• DOCUMENT SECTION:
..............................
9.05.2008

Was Michael Hammer A Lean Business Guru?

The name of Dr. Michael Hammer is generally not associated with lean. But as a business author and guru who focused on ways to improve companies, his work should be of interest to lean advocates.

And with the news that Hammer died of a brain hemorrhage this week at the age of 60, perhaps now is an appropriate time to talk about him.

Hammer is best known as co-author, with James Champy, of Re-Engineering the Corporation, an influential business book published in 1993 that spent 41 weeks on the best-seller lists of The New York Times.

I never read the book, although I did hear Hammer speak once. I was impressed by his intelligence and his concepts. The speech was a good number of years ago, before I became a lean devotee.
..............................
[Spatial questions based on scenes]
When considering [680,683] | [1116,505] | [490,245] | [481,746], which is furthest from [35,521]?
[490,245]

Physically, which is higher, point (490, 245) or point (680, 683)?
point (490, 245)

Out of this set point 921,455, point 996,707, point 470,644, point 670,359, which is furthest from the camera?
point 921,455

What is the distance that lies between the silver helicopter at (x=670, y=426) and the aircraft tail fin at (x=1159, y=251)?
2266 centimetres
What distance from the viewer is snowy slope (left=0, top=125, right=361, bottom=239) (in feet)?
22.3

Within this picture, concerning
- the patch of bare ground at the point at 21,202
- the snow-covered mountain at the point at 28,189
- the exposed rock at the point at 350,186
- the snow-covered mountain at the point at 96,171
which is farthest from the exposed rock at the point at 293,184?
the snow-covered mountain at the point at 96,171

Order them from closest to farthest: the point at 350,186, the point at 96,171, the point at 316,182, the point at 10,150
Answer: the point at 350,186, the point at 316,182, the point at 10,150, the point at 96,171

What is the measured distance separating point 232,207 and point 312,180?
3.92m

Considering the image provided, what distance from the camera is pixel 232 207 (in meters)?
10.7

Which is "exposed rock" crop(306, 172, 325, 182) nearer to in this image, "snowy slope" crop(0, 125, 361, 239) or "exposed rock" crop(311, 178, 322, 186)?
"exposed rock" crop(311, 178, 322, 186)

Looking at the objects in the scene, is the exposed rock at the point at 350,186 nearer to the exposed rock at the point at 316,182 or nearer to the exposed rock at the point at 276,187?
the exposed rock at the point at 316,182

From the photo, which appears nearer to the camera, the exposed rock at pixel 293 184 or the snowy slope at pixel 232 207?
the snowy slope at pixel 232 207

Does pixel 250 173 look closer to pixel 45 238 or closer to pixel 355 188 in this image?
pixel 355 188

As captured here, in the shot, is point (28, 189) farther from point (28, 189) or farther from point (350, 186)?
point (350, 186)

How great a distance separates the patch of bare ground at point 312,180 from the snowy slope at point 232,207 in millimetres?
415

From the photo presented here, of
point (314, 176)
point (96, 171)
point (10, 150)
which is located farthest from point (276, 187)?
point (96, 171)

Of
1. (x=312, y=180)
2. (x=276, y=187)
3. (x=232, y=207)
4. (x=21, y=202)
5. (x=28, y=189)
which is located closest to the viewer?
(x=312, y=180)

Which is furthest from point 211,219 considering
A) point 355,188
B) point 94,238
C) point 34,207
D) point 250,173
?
..............................
• WRITTEN TASKS:
**1.** Repeat the passage of the Michael Hammer post that begins at the words "Was Michael Hammer" and stops after "talk about him.".
**2.** Decide whether each statement agrees with the Michael Hammer post, answering yes or no and quoting the deciding words: (a) Hammer wrote Re-Engineering the Corporation together with James Champy. (b) The book stayed on The New York Times best-seller lists for 52 weeks. (c) The writer heard Hammer speak after becoming a lean devotee.
The rows have no connection to the Michael Hammer post.

• OUTPUTS:
**1.**
Was Michael Hammer A Lean Business Guru?

The name of Dr. Michael Hammer is generally not associated with lean. But as a business author and guru who focused on ways to improve companies, his work should be of interest to lean advocates.

And with the news that Hammer died of a brain hemorrhage this week at the age of 60, perhaps now is an appropriate time to talk about him.

**2.**
(a) Yes: "co-author, with James Champy, of Re-Engineering the Corporation"
(b) No: "spent 41 weeks on the best-seller lists of The New York Times"
(c) No: "before I became a lean devotee"